DATA Block Start

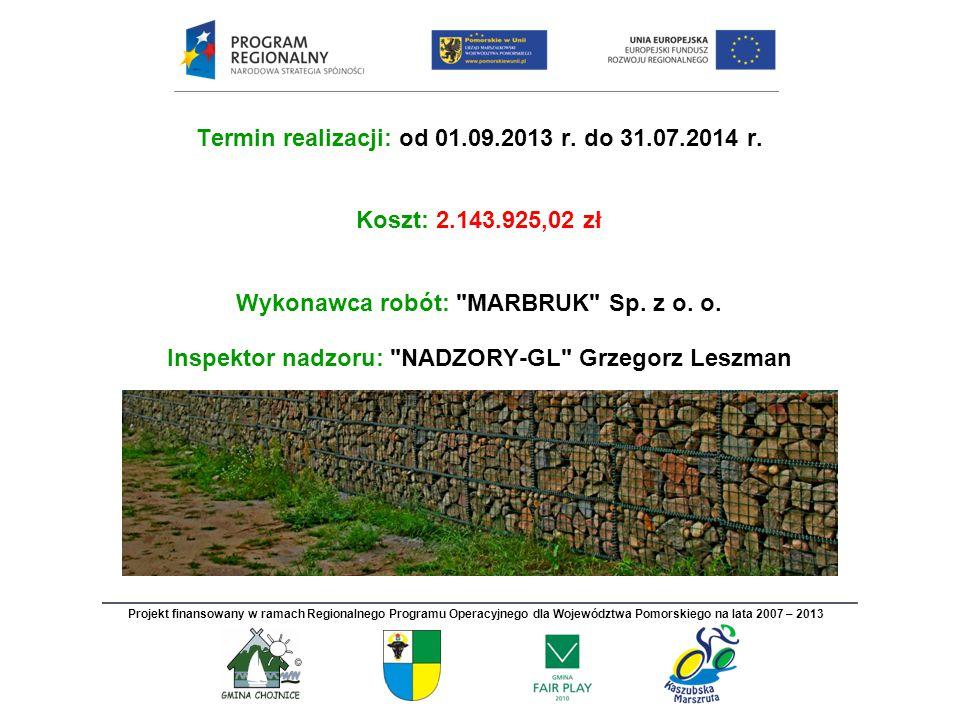 Termin realizacji: od 01.09.2013 r. do 31.07.2014 r.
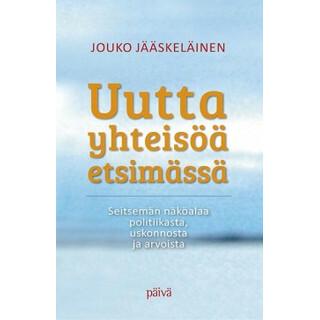 Uutta yhteisöä etsimässä, Jouko Jääskeläinen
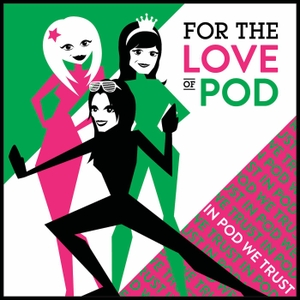 For the Love of Pod by Emily, Jade and Erin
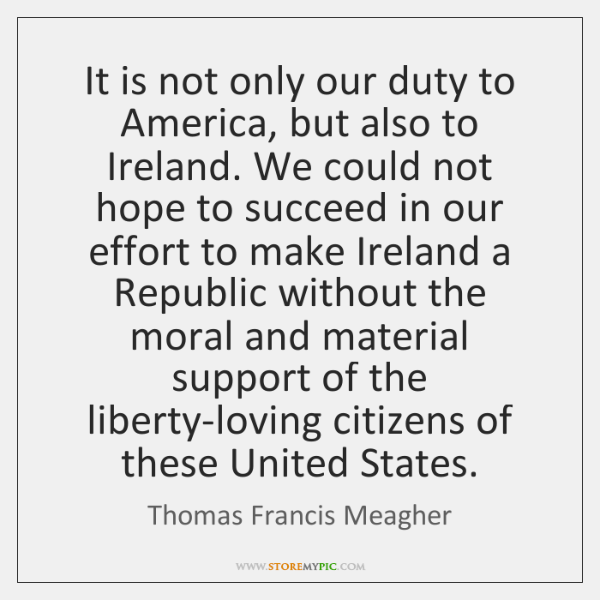 It is not only our duty to America, but also to Ireland. ...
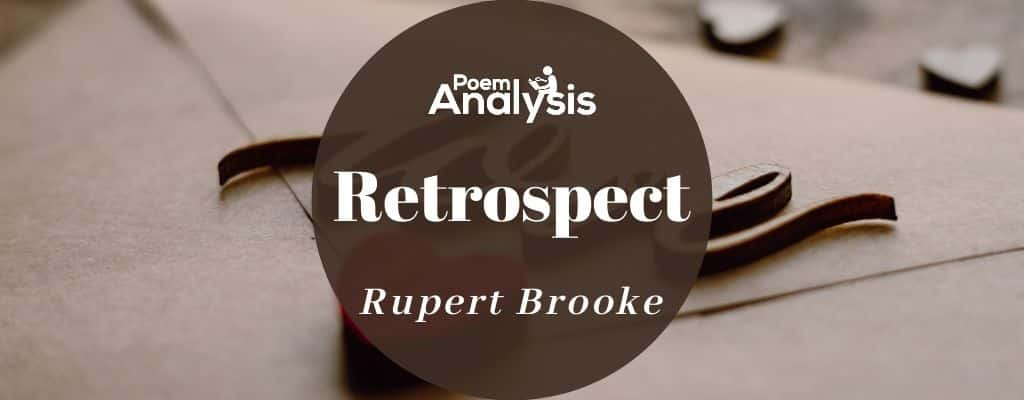 Retrospect by Rupert Brooke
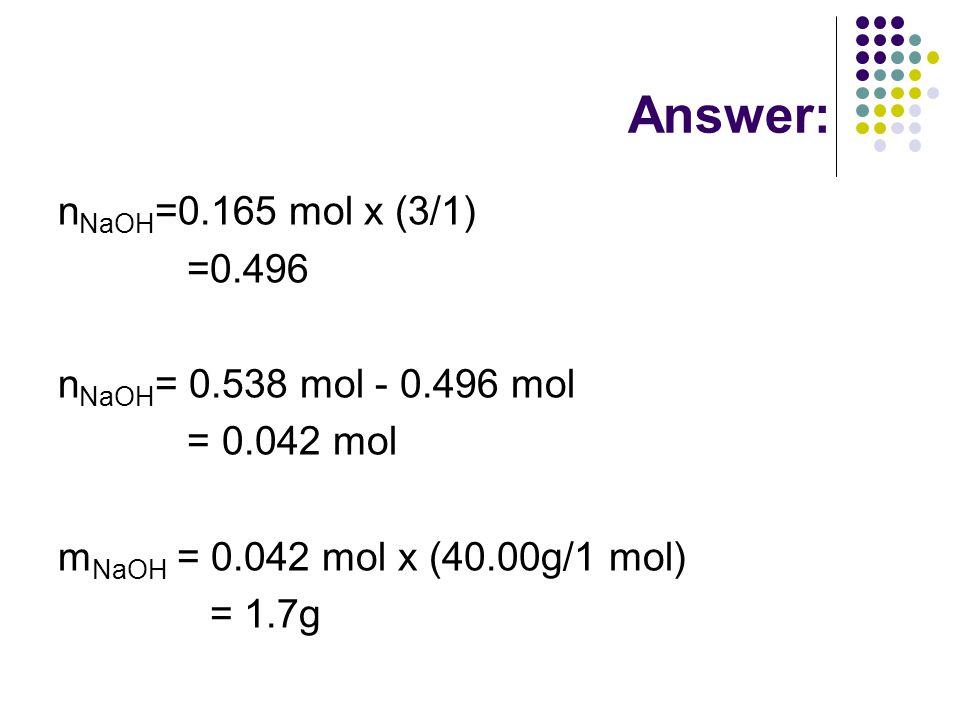 Answer: n NaOH =0.165 mol x (3/1) =0.496 n NaOH = 0.538 mol - 0.496 mol = 0.042 mol m NaOH = 0.042 mol x (40.00g/1 mol) = 1.7g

DATA Block End

*WORK ORDER*. Every line above should be returned word for word, with the pictures left behind.

*TASK RESULT*.
 Termin realizacji: od 01.09.2013 r. do 31.07.2014 r.
 Uutta yhteisöä etsimässä, Jouko Jääskeläinen
 For the Love of Pod by Emily, Jade and Erin
 It is not only our duty to America, but also to Ireland. ...
 Retrospect by Rupert Brooke
 Answer: n NaOH =0.165 mol x (3/1) =0.496 n NaOH = 0.538 mol - 0.496 mol = 0.042 mol m NaOH = 0.042 mol x (40.00g/1 mol) = 1.7g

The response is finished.